The plugin uses 4 colors instead of our 3:

  • Blue (#0000FF) = hardcoded inputs
  • Black (#000000) = formulas with calculations
  • Purple (#800080) = same-tab cell references (e.g., =B9)
  • Green (#008000) = cross-tab references (e.g., =Assumptions!B5)

This is more precise than our 3-color system. We should adopt purple for same-tab references.

2. Cell Comments on Every Input

The plugin requires: "Add cell comments AS each hardcoded value is created. Format: Source: [System/Document], [Date], [Reference], [URL if applicable]."

Our JSON has source notes but they don't flow into the Excel cells. Adding comments would improve the audit trail within the file itself.

3. Interactive Section Checkpoints

The plugin stops after each major section for user verification.
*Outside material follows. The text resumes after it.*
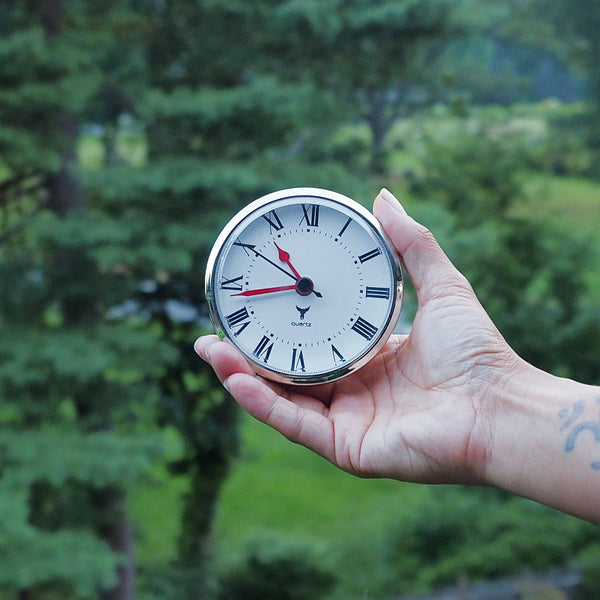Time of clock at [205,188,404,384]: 10:42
This catches errors earlier than our end-to-end build + post-hoc audit approach.

4. Sensitivity Table Dimensions

The plugin specifies ODD dimensions (5×5 or 7×7) to guarantee a true center cell for the base case. Good practice we should formalize.


Summary

The Anthropic financial services plugin provides a solid foundation for IB workflows, but has significant architectural gaps when used for real deal work:

  1. No data integrity layer — ad-hoc data sourcing without a single source of truth
  2. No cross-model consistency — DCF and LBO are independent silos
  3. openpyxl file quality issues — same bug we discovered and fixed
  4. Missing PE-specific features — TLB amort, value creation bridge, MOIC precision

Our hand-built pipeline demonstrates the architecture that would make these plugins production-ready: JSON extraction → parallel model builds → cross-model audit → presentation.